EuroMed Droits condamne fermement les persécutions à l’encontre d’Osman İşçi, membre du Comité exécutif d’EuroMed Droits et représentant de l’Association des droits humains en Turquie (IHD). Osman İşçi vient d’être démis de ses fonctions de professeur associé et de chercheur-doctorant à l’Université d’Ağri. Ce licenciement a été officialisé par le décret no 689, publié le samedi 29 avril 2017, qui prévoit le renvoi de 3 974 agents de la fonction publique.
Harcelé durant des années en raison de son engagement sans relâche en faveur de la promotion des droits humains, le dernier « crime » d’Osman İşçi (pour lequel il fait actuellement l’objet d’une enquête et qui lui avait déjà valu une suspension de son poste à l’Université d’Ağri, en décembre 2016) est d’avoir signé, en janvier 2016, aux côtés de plus de mille autres universitaires, la pétition pour la paix intitulée « Nous ne serons pas complices de ce crime », qui critique la politique de sécurité menée par le gouvernement dans les régions kurdes ainsi que l’imposition de couvre-feux permanents sur des villes entières[1].
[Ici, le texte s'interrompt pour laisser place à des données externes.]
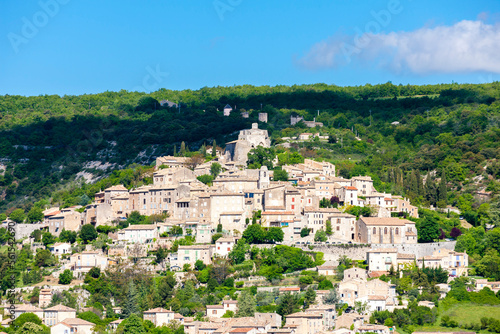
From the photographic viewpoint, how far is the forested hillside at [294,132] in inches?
3381

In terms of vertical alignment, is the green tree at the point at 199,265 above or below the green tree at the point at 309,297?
above

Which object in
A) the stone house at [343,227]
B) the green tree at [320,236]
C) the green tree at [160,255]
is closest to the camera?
the green tree at [160,255]

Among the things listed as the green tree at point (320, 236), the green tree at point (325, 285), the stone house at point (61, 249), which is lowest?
the green tree at point (325, 285)

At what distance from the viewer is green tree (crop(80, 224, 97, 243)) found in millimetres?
66438

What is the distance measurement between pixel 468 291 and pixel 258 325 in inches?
628

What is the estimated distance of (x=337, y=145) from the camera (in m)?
95.4

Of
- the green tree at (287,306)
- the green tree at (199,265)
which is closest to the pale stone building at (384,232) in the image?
the green tree at (287,306)

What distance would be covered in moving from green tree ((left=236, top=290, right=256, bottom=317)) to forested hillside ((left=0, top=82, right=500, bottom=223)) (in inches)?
986

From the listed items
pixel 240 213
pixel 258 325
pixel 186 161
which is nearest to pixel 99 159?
pixel 186 161

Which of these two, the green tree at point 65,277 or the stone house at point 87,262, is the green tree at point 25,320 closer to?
the green tree at point 65,277

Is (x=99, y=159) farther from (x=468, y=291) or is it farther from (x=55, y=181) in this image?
(x=468, y=291)

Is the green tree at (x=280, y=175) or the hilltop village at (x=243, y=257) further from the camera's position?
the green tree at (x=280, y=175)

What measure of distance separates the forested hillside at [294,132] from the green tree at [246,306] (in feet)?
82.1

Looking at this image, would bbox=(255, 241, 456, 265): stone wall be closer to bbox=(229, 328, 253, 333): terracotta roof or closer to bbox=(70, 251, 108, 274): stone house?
bbox=(70, 251, 108, 274): stone house
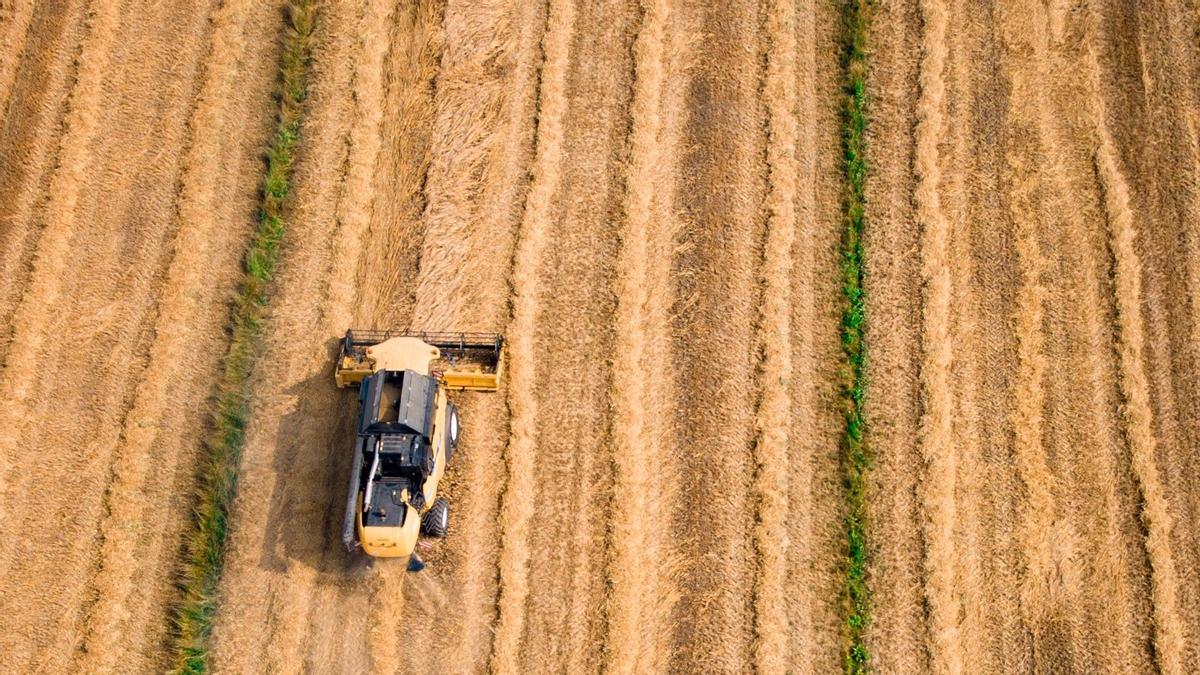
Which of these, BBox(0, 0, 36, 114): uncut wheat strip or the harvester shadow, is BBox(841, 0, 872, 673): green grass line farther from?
BBox(0, 0, 36, 114): uncut wheat strip

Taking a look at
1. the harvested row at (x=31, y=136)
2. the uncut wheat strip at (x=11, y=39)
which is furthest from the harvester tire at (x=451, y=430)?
the uncut wheat strip at (x=11, y=39)

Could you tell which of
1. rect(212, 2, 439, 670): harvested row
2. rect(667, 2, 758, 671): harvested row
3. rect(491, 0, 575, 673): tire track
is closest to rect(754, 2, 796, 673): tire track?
rect(667, 2, 758, 671): harvested row

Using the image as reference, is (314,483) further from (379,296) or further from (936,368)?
(936,368)

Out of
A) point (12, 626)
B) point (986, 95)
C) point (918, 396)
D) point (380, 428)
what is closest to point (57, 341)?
point (12, 626)

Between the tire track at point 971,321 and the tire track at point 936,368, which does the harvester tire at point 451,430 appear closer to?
the tire track at point 936,368

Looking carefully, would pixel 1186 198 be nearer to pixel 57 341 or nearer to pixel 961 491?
pixel 961 491

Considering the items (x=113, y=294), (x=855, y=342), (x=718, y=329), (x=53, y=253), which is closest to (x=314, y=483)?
(x=113, y=294)

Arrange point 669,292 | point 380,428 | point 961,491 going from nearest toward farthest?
1. point 380,428
2. point 961,491
3. point 669,292
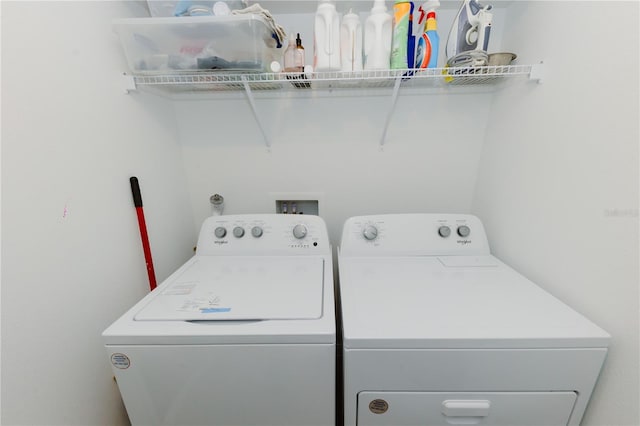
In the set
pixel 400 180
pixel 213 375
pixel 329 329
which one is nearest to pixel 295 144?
pixel 400 180

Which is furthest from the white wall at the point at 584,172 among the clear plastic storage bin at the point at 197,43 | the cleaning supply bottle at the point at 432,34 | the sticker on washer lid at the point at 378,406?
the clear plastic storage bin at the point at 197,43

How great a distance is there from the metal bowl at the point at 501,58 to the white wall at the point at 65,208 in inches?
69.6

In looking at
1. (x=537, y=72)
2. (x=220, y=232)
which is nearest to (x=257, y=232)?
(x=220, y=232)

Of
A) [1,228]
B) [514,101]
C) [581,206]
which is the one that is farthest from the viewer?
[514,101]

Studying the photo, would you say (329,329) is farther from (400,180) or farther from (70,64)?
(70,64)

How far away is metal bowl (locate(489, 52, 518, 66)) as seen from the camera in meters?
1.16

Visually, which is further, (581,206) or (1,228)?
(581,206)

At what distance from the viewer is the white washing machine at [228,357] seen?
0.77m

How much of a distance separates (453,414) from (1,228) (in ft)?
4.92

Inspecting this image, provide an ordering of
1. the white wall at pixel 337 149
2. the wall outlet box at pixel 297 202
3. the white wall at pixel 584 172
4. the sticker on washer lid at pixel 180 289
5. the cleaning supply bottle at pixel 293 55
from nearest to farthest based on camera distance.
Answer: the white wall at pixel 584 172 < the sticker on washer lid at pixel 180 289 < the cleaning supply bottle at pixel 293 55 < the white wall at pixel 337 149 < the wall outlet box at pixel 297 202

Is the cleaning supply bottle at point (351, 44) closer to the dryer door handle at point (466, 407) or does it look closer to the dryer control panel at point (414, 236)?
the dryer control panel at point (414, 236)

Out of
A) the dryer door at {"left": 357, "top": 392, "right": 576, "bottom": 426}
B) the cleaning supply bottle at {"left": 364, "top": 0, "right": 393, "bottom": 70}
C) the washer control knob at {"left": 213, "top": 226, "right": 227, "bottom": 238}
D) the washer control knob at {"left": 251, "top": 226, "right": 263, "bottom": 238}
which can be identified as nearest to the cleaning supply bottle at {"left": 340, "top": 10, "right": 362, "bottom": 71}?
the cleaning supply bottle at {"left": 364, "top": 0, "right": 393, "bottom": 70}

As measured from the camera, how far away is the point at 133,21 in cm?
101

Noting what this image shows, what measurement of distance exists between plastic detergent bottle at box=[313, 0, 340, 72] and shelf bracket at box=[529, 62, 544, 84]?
853 millimetres
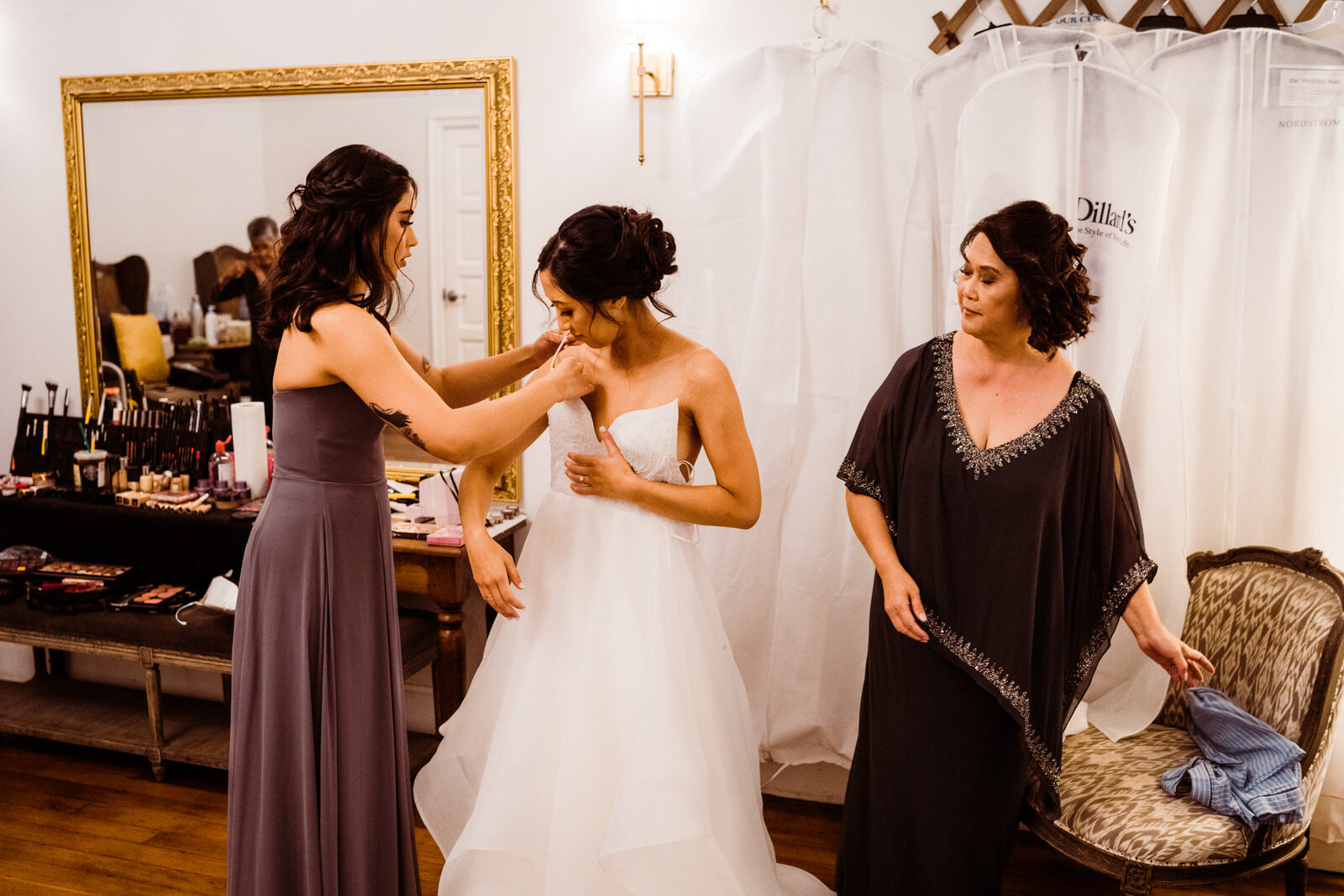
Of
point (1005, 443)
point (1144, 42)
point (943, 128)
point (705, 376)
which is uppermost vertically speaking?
point (1144, 42)

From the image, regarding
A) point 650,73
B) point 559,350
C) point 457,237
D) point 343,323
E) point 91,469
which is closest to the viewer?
point 343,323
Ses efforts permanents pour la défense de la liberté d’association, de la liberté d’expression et des droits des minorités ont été sanctionnés par un emprisonnement arbitraire (entre juin 2012 et mars 2013[2]), des actes de harcèlement judiciaire et, finalement, son licenciement de la fonction publique. Cette dernière mesure est à la fois radicale et disproportionnée, puisqu’elle suppose, outre la perte de son emploi, celle de ses droits sociaux, l’interdiction de travailler dans la fonction publique à l’avenir et l’annulation de son passeport.
Comme l’ont souligné la Commission de Venise et le Commissaire aux droits de l’homme dans d’autres affaires similaires[3], cette mesure est arbitraire, puisqu’elle est infondée et non justifiée individuellement (une liste de milliers de noms accompagne un décret général). La portée de cette décision est trop importante et elle touche non seulement M. İşçi, mais également sa famille, en le privant de ses revenus, de ses droits sociaux et de sa liberté de circulation.
Le cas d’Osman İşçi fait figure d’affaire emblématique parmi des centaines de défenseurs des droits humains et d’opposants pacifiques à l’autoritarisme du régime turc. En tant que président chargé des relations internationales à la fois au sein de l’IHD et de la KESK, il a voyagé sans relâche, durant des années, pour faire progresser à l’étranger la sensibilisation à la situation des droits humains en Turquie. Ce travail essentiel lui est désormais impossible, puisqu’il a arbitrairement été privé de son passeport.
EuroMed Droits est extrêmement préoccupé par la dégradation du climat en Turquie, où les droits humains sont bafoués en permanence. Nous sommes consternés par l’éloignement incessant opéré par les institutions de l’État à l’égard des principes démocratiques et de l’État de droit, en particulier avec l’adoption récente de la réforme constitutionnelle. Nous appelons les autorités turques à respecter leurs obligations internationales, la démocratie, l’État de droit et les principes universels des droits humains. La Turquie doit mettre fin à l’ensemble des mesures de harcèlement judiciaire et administratif à l’encontre de défenseurs des droits humains et de la société civile indépendante. Nous appelons l’UE, le Conseil de l’Europe et les Nations Unies à affirmer très clairement qu’ils se rangent du côté des droits humains ainsi que de la défense de la démocratie et du pluralisme. Nous espérons que les organisations internationales aborderont le cas d’Osman İşçi avec les autorités turques dans le contexte de préoccupations de plus en plus graves quant au respect des libertés fondamentales et des droits humains ainsi que du droit à un procès équitable et à des recours judiciaires.